As mnr. Netanyahu does retain his post, he is expected to force a showdown with the judiciary. For years, the Israeli right has seen the Supreme Court as an elitist, activist institution that undermines the will of the electorate. His defenders say it protects democratic norms and does his best to stay out of the political battle.

In December, Mr. Netanyahu announced that he intended to curb the influence of the court, with the call for ‘updated arrangements regarding the limits of the rule of law’ and promised that his party would ordain them as soon as it was able. Without the limitations of his former coalition partners, Mr.
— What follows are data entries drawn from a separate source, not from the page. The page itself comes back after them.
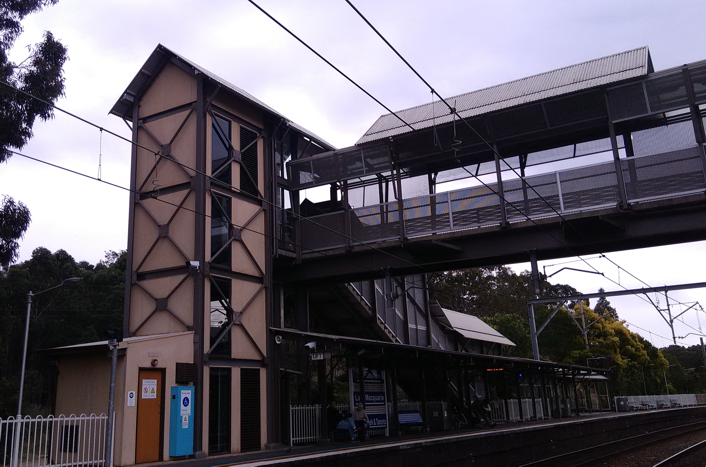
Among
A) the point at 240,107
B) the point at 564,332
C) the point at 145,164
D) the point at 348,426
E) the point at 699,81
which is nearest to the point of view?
the point at 699,81

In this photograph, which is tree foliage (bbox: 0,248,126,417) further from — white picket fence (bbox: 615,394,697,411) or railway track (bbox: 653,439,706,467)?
railway track (bbox: 653,439,706,467)

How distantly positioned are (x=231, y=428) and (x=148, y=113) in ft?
36.0

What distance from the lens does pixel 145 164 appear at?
2098 cm

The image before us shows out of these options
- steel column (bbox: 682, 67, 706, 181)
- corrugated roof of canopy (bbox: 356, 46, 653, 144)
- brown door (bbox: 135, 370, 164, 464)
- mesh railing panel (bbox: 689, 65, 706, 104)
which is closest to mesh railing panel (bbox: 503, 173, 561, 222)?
corrugated roof of canopy (bbox: 356, 46, 653, 144)

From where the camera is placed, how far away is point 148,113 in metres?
21.4

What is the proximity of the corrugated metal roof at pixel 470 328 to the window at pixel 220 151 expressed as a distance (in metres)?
16.4

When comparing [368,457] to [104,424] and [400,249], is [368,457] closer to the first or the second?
[104,424]

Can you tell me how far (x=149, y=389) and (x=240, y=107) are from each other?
1009 centimetres

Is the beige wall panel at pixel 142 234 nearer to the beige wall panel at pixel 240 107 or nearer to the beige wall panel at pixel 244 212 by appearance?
the beige wall panel at pixel 244 212

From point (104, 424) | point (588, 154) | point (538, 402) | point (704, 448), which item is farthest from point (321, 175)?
point (538, 402)

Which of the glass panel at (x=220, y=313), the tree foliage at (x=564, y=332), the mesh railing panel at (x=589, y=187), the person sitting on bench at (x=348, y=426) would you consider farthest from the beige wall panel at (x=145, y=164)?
the tree foliage at (x=564, y=332)

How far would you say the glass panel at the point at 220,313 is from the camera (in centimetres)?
1841

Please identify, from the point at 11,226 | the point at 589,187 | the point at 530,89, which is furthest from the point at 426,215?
the point at 11,226

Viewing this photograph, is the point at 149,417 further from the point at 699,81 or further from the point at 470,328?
the point at 470,328
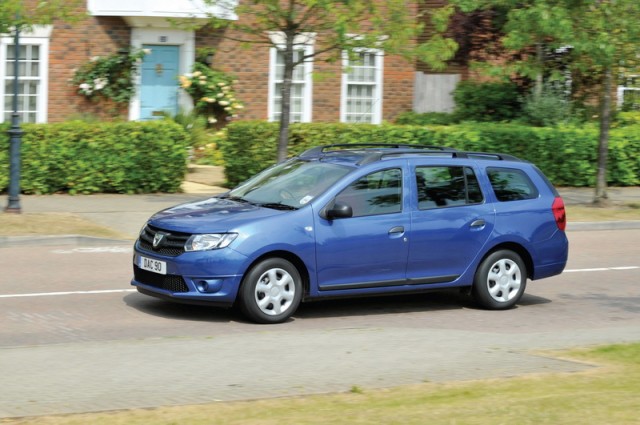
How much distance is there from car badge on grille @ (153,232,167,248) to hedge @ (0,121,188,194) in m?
9.55

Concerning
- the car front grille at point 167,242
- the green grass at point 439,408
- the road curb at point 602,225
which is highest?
the car front grille at point 167,242

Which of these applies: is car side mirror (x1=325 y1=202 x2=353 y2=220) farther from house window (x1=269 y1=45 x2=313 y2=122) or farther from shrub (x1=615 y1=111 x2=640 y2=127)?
shrub (x1=615 y1=111 x2=640 y2=127)

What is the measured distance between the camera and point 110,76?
24.2 m

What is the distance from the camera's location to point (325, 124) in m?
22.2

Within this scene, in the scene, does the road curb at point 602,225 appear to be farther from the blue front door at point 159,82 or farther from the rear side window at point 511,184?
the blue front door at point 159,82

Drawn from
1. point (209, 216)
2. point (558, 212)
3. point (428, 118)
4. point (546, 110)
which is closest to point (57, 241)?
point (209, 216)

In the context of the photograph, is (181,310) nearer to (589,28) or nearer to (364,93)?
(589,28)

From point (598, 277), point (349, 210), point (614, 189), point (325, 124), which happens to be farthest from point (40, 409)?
point (614, 189)

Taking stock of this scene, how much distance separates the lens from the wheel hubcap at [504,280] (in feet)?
37.8

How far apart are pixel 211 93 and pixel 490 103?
647cm

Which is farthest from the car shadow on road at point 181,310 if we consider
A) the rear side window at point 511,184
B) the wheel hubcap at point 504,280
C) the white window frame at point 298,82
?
the white window frame at point 298,82

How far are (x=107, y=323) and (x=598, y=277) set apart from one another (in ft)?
21.3

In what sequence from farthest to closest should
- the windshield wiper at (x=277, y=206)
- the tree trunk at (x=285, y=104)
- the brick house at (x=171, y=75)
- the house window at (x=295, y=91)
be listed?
the house window at (x=295, y=91), the brick house at (x=171, y=75), the tree trunk at (x=285, y=104), the windshield wiper at (x=277, y=206)

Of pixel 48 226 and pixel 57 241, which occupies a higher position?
pixel 48 226
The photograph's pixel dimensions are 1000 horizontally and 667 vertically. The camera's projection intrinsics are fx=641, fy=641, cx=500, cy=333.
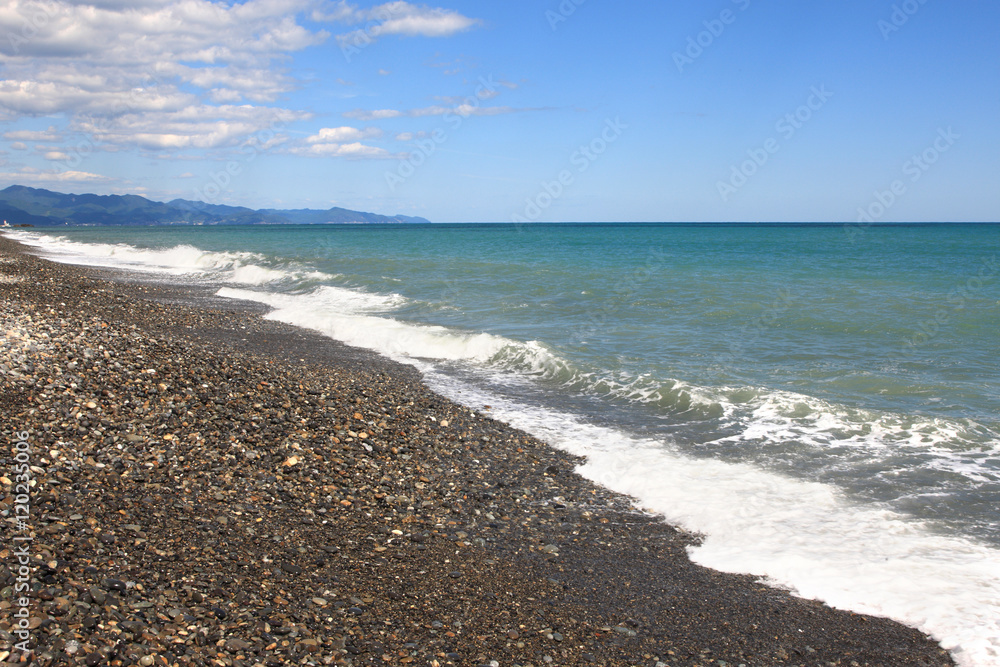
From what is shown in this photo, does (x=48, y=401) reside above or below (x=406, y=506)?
above

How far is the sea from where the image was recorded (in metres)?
6.29

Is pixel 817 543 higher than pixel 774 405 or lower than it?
lower

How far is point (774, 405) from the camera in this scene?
11203 mm

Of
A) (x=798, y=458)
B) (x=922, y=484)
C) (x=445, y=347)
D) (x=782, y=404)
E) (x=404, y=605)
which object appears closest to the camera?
(x=404, y=605)

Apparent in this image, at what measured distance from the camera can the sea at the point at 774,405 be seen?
20.6 ft

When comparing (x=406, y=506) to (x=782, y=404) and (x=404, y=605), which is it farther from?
(x=782, y=404)

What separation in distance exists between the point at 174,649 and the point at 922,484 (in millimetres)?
8476

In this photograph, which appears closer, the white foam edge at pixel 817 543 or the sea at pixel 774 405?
the white foam edge at pixel 817 543

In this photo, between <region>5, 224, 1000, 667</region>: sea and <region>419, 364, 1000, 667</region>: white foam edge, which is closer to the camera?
<region>419, 364, 1000, 667</region>: white foam edge

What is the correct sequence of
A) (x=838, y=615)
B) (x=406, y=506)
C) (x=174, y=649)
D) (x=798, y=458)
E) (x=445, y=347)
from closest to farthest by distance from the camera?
(x=174, y=649) < (x=838, y=615) < (x=406, y=506) < (x=798, y=458) < (x=445, y=347)

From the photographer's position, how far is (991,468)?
864 centimetres

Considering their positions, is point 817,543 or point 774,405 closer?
point 817,543

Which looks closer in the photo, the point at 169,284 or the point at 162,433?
the point at 162,433

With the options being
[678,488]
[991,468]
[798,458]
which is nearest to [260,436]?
[678,488]
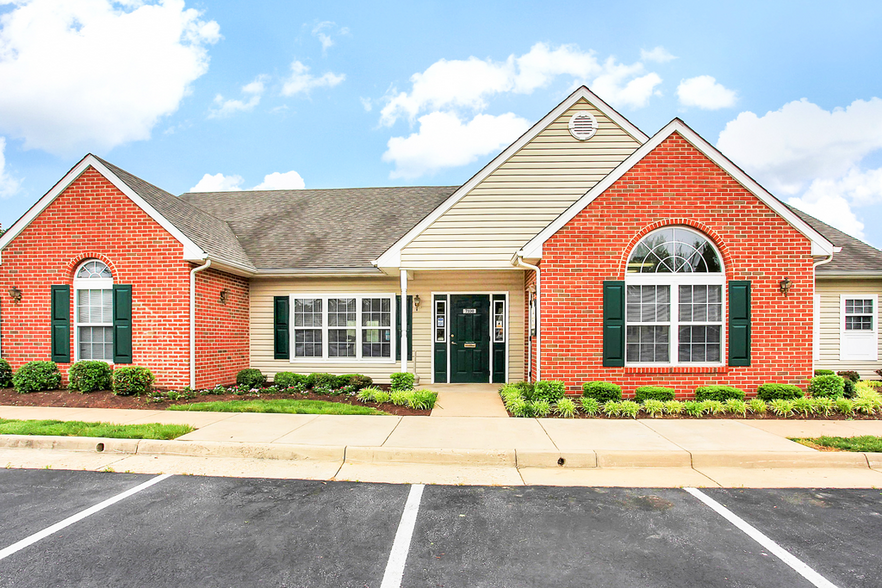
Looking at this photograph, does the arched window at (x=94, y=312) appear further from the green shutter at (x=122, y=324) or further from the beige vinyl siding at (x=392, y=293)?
the beige vinyl siding at (x=392, y=293)

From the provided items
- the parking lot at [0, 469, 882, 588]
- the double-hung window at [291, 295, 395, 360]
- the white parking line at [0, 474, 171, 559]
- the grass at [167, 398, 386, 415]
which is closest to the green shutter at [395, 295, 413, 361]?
the double-hung window at [291, 295, 395, 360]

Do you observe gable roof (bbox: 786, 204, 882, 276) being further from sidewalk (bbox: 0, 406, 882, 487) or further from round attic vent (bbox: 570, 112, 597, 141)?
sidewalk (bbox: 0, 406, 882, 487)

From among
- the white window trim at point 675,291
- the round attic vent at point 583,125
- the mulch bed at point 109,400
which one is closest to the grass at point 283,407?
the mulch bed at point 109,400

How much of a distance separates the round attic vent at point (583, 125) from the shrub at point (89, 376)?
11141 millimetres

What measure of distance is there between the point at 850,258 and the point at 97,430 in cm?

Netanyahu is implementing that plan.

The election was held against the backdrop of a deep political barrier, with the current cabinet so dysfunctional that it could not agree on a state budget for two consecutive years, nor the appointment of key civil servants, including the public prosecutor and the senior officials at Ministries of Justice and Finance.

The vote followed a campaign aimed at the suitability of Mr. Netanyahu himself, rather than on more existential or ideological questions such as the future of the Israeli-Palestinian conflict, or how to bridge the divide between secular and religious Israelis.

Mr Netanyahu has presented himself as the only candidate capable of deterring what many Israelis see as the threats to Iran. He also sought to distinguish himself as a statesman who cemented diplomatic relations with four Arab states and brought a leading vaccination program to Israel, which helped the country recently achieve something closer to normal life.